«Quiero: queda limpio»
VI Domingo del tiempo ordinario
El Evangelio de este domingo nos narra la curación de un leproso. Para hacernos cargo del significado de esta enfermedad, la liturgia nos prepara con la primera lectura, que define esta enfermedad como una inflamación, una erupción o una mancha en la piel, que produce llagas. No parece tratarse, pues, de una dolencia mortal, ya que la misma Biblia lo constata al disponer el procedimiento oportuno tras la curación: «Ve a presentarte al sacerdote y ofrece por tu purificación lo que mandó Moisés». Sin embargo, aunque la lepra no es mortal, se propaga con facilidad, especialmente en las personas con mayor debilidad física o menos defensas. La primera lectura, a través del libro del Levítico, nos permite el acceso a la visión de la lepra en el Antiguo Testamento, no distinta de la de otras religiones de la época. Se describe con instrucciones muy precisas el modo en que los sacerdotes debían verificar si una llaga o afección cutánea era signo de tal dolencia. El motivo de que los responsables del culto fueran los encargados en su diagnóstico residía en que la lepra constituía una impureza y por eso debían poner todos los medios para evitar su propagación, apartando al leproso de su comunidad: «Andará con la ropa rasgada y la cabellera desgreñada […] Vivirá solo y tendrá su morada fuera del campamento». Junto con la obligación de mantenerse alejado de los suyos, el leproso era impuro. Por lo tanto, no apto para el culto y alejado de la santidad de Dios. Lo más parecido a un infierno en vida. La misma Escritura trataba de proteger al débil: el anciano, la viuda, el cautivo; y la enfermedad en sí no es, por lo general, ocasión de segregación, sino de compasión y de mayor cercanía. Pero esto no ocurría con los leprosos.
«Si quieres, puedes limpiarme»
Se comprende, pues, que las primeras palabras del leproso con el que se encuentra Jesús sean pedirle la «limpieza». La principal preocupación de este enfermo no son los dolores insoportables o la fealdad de su piel, sino el verse impuro ante Dios y ante los hombres. En ese momento ocurre algo inaudito: Jesús «compadecido, extendió la mano y lo tocó». En un instante irrumpe la novedad. La compasión y el contacto físico eran algo vetado para los leprosos. Sin embargo, en sentido estricto no es algo nuevo en la relación de Dios con el hombre. La Encarnación de Jesucristo, su vida y, en particular, su pasión, muerte y resurrección son la prueba más clara no solo de que Dios no permanece indiferente ante el sufrimiento del hombre, sino de que el modo elegido por Dios para salvarnos ha sido el contacto. Tomar carne implica que Dios ha extendido su mano y lo ha tocado de modo máximo.

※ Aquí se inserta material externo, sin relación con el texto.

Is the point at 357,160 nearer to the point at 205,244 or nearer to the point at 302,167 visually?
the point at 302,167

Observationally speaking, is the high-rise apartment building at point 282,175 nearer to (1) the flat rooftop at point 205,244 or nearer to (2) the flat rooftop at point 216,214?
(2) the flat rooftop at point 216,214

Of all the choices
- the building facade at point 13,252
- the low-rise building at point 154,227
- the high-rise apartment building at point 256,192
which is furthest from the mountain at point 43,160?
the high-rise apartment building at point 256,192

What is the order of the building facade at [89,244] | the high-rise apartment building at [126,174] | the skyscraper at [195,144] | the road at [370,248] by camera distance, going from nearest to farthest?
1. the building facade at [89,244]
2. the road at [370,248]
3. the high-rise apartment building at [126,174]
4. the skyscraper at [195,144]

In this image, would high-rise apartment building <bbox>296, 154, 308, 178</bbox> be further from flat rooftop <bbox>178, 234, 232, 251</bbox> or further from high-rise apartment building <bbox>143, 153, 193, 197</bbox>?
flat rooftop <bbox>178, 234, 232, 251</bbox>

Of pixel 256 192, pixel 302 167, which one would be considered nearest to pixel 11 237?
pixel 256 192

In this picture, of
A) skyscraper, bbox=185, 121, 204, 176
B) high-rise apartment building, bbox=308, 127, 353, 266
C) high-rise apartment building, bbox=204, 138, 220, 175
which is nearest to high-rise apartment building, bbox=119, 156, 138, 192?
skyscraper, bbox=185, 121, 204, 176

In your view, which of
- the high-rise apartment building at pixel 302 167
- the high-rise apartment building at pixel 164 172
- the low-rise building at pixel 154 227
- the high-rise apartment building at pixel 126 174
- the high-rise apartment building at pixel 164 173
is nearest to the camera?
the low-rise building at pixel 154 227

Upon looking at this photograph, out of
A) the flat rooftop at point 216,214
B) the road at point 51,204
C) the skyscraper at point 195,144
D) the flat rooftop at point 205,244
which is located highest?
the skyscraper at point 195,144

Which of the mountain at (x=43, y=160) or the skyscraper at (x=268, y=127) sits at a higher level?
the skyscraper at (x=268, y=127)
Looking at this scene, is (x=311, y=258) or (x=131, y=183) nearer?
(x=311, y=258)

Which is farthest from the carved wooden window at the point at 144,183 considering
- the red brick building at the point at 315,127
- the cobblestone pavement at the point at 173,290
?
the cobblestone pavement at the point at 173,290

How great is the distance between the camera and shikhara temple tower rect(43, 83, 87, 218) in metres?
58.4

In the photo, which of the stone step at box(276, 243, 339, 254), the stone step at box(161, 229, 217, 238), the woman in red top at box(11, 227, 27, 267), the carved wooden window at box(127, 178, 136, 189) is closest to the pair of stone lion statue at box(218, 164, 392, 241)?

Cuando se realiza el contacto físico entre Jesús y el leproso se produce un resultado inverso al habitual: no es el enfermo el que contagia a Jesús, sino Cristo quien purifica al leproso. Ciertamente, la lepra ha sido presentada siempre como imagen del pecado. Sabemos que no es así, ya que ninguna enfermedad ni es causa de impureza ni está ligada a la situación religiosa de una persona. Sin embargo, sí que es cierto que el pecado es una verdadera lepra, que automáticamente nos separa de Dios y de nuestra comunidad. Y como ninguno estamos libre de él, debemos pedirle a Jesucristo constantemente esta purificación.
Nuestra actitud hacia el que sufre
Pocas imágenes del Papa Francisco han quedado grabadas en nuestra mente con tanta fuerza como la del día en el que abrazó la cabeza de una persona aquejada de una extraña afección de la piel. Con este gesto, el sucesor de Pedro puso ante nosotros la imagen de lo que cada uno de nosotros, los cristianos, debemos ser frente al que sufre. No es el único caso en el que Jesús mantiene se acerca a alguien proscrito por la sociedad de su época, pero sí uno de los más representativos. De esta manera, el Evangelio subraya que la compasión y la misericordia hacia los demás exigen una implicación total, y no solo teórica, con las personas que nos rodean.
En aquel tiempo, se acercó a Jesús un leproso, suplicándole de rodillas: «Si quieres, puedes limpiarme». Compadecido, extendió la mano y lo tocó, diciendo: «Quiero: queda limpio». La lepra se le quitó inmediatamente, y quedó limpio. Él lo despidió, encargándole severamente: «No se lo digas a nadie; pero, para que conste, ve a presentarte al sacerdote y ofrece por tu purificación lo que mandó Moisés, para que les sirva de testimonio». Pero cuando se fue, empezó a pregonar bien alto y a divulgar el hecho, de modo que Jesús ya no podía entrar abiertamente en ningún pueblo; se quedaba fuera, en lugares solitarios; y aun así acudían a él de todas partes.